Фрагмент текста.
В театральных рассказах и воспоминаниях о Немировиче-Данченко его облик порой сглаживается почти до неузнаваемости. {15} В этих рассказах слишком много места отдается тому, что в нем было неизменным, привычным, и слишком мало — тому, что поражало своей неожиданностью; слишком много о том, как с ним было легко, и слишком мало о том, как бывало с ним трудно; слишком часто — о его сдержанности и корректности, о мягкости и незаметности его тактических приемов руководителя, и слишком редко, почти никогда — о его взрывах негодования, о его непримиримых требованиях, о жесткости и безоговорочности его обвинений, его «правды в глаза».

Во все это письма Владимира Ивановича тоже вносят свои коррективы. Пусть кого-то в театрах еще утешает или даже соблазняет каким-то подобием программы принадлежащий ему афоризм: «Театр — это цепь разумных компромиссов» — афоризм, в сущности, горестный и выстраданный, если не саркастический. Фигурирует он и в письмах, смысл которых явно опровергает его «программное» значение, ограничивая его правомочность заботами о правильной организации театрального дела. Но суть даже не в этих конкретных опровержениях — суть в том, с каким неукротимым упорством, с какой яростной ненавистью Немирович-Данченко ниспровергает компромисс в искусстве, когда дело касается сущности искусства. И это происходит, по свидетельству писем поистине программных, на протяжении всей его долгой театральной жизни, а под конец жизни сказывается с особенной остротой, словно наперекор старости, усталости, чувству близящегося конца. «Люди [искусства] могут стариться, но искусство — нет», — пишет он В. Ф. Грибунину, одному из любимейших своих актеров старой гвардии Художественного театра, в 1916 году. И ту же самую мысль повторяет почти дословно в письме 1942 года, адресованном М. О. Кнебель, но относящемся ко всему Художественному театру, включая ее теперь в свою «теорию художественного максимализма» наряду с другим своим знаменитым девизом: «На сцене ничего не может быть “чересчур”, если это верно». Призрак возрождения компромисса, который нередко, по его мнению, подтачивал идеологию и этику дореволюционного Художественного театра, больше всего тревожил его, судя по письмам начала {16} 20‑х годов, при вступлении театра в новую, революционную эпоху. Об опасности новых творческих компромиссов он предупреждал своих старых соратников и молодых учеников и незадолго перед смертью, открывая в последний, кажется, раз сбор труппы в начале сезона требовательным и призывным вопросом: «Ну, чем же и как мы будем в этом сезоне поднимать потолок нашего искусства?»

Условие задачи. Кому, согласно отрывку о Немировиче-Данченко, он написал в 1916 году, что искусство не может стариться? Строки здесь никакой роли не играют.

Исходные данные.

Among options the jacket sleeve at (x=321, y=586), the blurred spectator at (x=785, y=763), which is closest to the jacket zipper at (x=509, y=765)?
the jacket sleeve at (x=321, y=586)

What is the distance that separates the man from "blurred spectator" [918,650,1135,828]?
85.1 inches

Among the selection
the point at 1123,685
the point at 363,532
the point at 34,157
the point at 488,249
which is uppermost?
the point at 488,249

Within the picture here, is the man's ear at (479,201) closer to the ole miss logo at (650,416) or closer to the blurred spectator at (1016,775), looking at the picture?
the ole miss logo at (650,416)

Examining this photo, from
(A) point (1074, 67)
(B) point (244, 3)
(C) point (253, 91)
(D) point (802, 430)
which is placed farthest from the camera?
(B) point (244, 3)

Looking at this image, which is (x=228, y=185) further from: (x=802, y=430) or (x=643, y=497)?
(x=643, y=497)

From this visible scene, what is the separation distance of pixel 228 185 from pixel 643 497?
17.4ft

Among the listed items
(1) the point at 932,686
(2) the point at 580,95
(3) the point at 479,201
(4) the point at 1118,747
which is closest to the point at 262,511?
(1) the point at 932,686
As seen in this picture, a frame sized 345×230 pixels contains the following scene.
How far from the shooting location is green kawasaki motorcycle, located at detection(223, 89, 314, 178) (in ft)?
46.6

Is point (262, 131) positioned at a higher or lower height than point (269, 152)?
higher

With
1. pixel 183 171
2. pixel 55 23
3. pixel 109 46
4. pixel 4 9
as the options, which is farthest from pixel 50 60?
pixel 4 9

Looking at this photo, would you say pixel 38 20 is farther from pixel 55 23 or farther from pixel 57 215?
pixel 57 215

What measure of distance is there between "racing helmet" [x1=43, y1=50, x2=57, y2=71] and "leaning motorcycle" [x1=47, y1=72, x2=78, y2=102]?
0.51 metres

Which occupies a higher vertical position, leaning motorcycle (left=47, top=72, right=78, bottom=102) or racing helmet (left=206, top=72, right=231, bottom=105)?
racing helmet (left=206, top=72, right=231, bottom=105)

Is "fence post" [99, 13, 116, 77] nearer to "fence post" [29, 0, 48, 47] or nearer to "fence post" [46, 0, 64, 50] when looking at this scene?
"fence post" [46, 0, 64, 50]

Результат. В. Ф. Грибунину, одному из любимейших своих актеров старой гвардии Художественного театра.